• **PAGE TEXT**
-- START --

Potential Google Summer of Code Applicant

Hi, my name is Patrick Edwards, and I’m currently a CS major at Kent State University. I have always been interested in doing work with compilers and LLVM seems to be a perfect fit for me to learn more over the summer, and also contribute to open-source projects at the same time. However, while browsing through the project ideas, the only ideas I found accessible were the code reduction and compile with/benchmark the LLVM compiler. I would really love to help LLVM, as I have used C++ in quite a few of my classes and side programs, not to mention learning other oddball languages as I wanted. If possible, could someone please point me in the right direction to contribute to LLVM in the best way I can?

Thank you in advance,
Patrick Edwards, potential GSoC applicant

Hi Patrick,

besides the open project pages of the LLVM itself [1], there are also the ideas list of the subprojects:

- The clang open projects list [2]
- The SAFECode open projects list [3]
- The Polly todo list [4]

As you already realized, not all of them are suiteable for summer of code, but some of them definitely are.

A topic I personally would think might be an interesting summer of code project is a clang based gnu 'indent' replacement. Here the idea from the clang open projects page:

"Use clang libraries to implement better versions of existing tools: Clang is built as a set of libraries, which means that it is possible to implement capabilities similar to other source language tools, improving them in various ways. Three examples are distcc, the delta testcase reduction tool, and the "indent" source reformatting tool. distcc can be improved to scale better and be more efficient. Delta could be faster and more efficient at reducing C-family programs if built on the clang preprocessor, indent could do proper formatting for complex C++ features, and it would be straight-forward to extend a clang-based implementation to handle simple structural rules like those in the LLVM coding standards."

-- END --

• **PROVIDED RECORDS**
-- START --

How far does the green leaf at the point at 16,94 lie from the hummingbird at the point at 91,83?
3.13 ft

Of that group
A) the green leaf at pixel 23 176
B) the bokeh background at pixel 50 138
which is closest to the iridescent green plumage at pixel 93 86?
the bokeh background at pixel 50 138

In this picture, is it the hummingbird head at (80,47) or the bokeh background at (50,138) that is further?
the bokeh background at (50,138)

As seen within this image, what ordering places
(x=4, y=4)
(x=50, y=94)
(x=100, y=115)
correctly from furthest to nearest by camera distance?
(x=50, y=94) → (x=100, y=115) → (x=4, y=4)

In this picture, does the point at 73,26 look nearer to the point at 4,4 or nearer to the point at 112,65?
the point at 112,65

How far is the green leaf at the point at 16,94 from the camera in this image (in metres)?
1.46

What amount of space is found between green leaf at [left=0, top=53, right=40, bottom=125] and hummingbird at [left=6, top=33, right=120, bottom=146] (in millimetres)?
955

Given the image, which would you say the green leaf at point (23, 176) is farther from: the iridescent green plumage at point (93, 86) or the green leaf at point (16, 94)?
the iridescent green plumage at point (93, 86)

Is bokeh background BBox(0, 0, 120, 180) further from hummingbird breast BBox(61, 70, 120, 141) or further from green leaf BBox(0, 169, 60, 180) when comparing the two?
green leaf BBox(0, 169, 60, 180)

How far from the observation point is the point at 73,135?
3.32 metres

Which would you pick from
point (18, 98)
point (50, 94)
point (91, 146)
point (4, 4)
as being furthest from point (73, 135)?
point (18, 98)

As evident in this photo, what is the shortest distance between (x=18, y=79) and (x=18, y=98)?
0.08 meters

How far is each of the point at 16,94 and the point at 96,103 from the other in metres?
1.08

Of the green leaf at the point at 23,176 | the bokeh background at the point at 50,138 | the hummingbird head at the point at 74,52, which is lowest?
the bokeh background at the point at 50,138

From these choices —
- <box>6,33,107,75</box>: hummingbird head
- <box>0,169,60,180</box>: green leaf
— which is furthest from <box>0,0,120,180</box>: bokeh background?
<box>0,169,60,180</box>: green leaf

-- END --

• **STATED GOAL A**
Rewrite the passage of the forum thread that begins at "Hi, my name" and stops after "best way I can?", with "Kent State University" replaced by "Ohio State University".
• **STATED GOAL B**
List every line in the rows that contains the word "picture".

• **TASK RESPONSE A**
Hi, my name is Patrick Edwards, and I’m currently a CS major at Ohio State University. I have always been interested in doing work with compilers and LLVM seems to be a perfect fit for me to learn more over the summer, and also contribute to open-source projects at the same time. However, while browsing through the project ideas, the only ideas I found accessible were the code reduction and compile with/benchmark the LLVM compiler. I would really love to help LLVM, as I have used C++ in quite a few of my classes and side programs, not to mention learning other oddball languages as I wanted. If possible, could someone please point me in the right direction to contribute to LLVM in the best way I can?

• **TASK RESPONSE B**
In this picture, is it the hummingbird head at (80,47) or the bokeh background at (50,138) that is further?
In this picture, does the point at 73,26 look nearer to the point at 4,4 or nearer to the point at 112,65?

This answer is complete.